What is Carbon Sinks?

Carbon sinks are the process, activity or mechanism that removes CO2 from the air. It is the carrier of carbon in nature, or simply put, it is a natural or artificial "storehouse" of carbon. As greenhouse gas emissions have increased over the years and climate problems have worsened, people have begun to realise the importance of carbon removal. The concept of carbon sinks was first defined in the United Nations Framework Convention on Climate Change (UNFCCC) in 1992 and has been recognised by many as a key mitigation measure.
 

What are 5 Natural Carbon Sinks?

Natural carbon sinks are mainly categorised into terrestrial and marine sinks.
 

Terrestrial Carbon Sinks

Forest carbon sinks: Forests absorb CO2 from the atmosphere through photosynthesis and fix it in forest vegetation and soil, while releasing oxygen, thus reducing the concentration of the gas in the atmosphere. Although some carbon is released back into the atmosphere during the natural death and decomposition of decaying wood and limbs, the overall amount of CO2 absorbed by forest vegetation is much greater than the amount of carbon released.

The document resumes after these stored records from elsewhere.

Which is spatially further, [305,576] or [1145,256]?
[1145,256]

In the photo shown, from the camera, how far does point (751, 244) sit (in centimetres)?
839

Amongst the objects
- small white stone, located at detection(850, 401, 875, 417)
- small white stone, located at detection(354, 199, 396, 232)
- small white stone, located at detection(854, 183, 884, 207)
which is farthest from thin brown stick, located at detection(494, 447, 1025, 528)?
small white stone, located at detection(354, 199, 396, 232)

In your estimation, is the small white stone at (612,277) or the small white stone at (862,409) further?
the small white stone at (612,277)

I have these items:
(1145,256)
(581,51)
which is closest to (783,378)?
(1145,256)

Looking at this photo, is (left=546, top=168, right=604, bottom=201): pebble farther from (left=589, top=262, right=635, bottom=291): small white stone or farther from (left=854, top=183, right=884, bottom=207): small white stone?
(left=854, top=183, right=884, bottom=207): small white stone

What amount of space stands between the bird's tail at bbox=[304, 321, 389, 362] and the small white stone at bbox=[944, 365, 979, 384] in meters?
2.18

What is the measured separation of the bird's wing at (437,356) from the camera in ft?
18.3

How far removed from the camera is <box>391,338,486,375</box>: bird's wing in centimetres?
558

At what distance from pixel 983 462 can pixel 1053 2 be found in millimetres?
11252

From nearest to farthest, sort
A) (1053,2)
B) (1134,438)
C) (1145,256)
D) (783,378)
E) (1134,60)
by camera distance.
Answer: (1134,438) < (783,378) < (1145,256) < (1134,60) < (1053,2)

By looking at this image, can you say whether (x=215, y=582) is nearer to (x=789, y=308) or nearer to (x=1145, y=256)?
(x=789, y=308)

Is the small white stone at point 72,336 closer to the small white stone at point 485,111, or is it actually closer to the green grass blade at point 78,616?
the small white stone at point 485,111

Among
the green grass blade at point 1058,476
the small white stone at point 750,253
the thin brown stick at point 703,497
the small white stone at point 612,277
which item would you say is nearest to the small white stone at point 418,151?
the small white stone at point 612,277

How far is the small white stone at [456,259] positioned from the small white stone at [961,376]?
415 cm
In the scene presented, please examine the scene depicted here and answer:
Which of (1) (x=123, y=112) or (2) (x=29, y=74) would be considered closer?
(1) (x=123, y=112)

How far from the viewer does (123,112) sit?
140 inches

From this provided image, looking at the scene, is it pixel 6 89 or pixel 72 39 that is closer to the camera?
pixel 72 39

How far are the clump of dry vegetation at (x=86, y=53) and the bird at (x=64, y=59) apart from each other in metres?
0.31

Grassland Carbon Sinks: Similarly, grassland vegetation stores CO2 through photosynthesis. However, the carbon sequestration effect of grassland carbon sinks is not stable enough, and is affected by a variety of factors such as climate and grassland type. In recognition of this, governments have begun to return farmland to forests and grasslands, which has led to an increase in overall carbon sequestration in grassland soils.

Cropland Carbon Sinks: Cropland carbon sinks, also known as agricultural carbon sinks, are mainly related to the carbon sequestration component of crop residues. Crop residues from agricultural production, if left to accumulate, decompose naturally or simply burned, will emit the CO2 they contain into the atmosphere. Currently, the commonly used method is to return crop residues to the field, fixing the carbon in the residues in the soil.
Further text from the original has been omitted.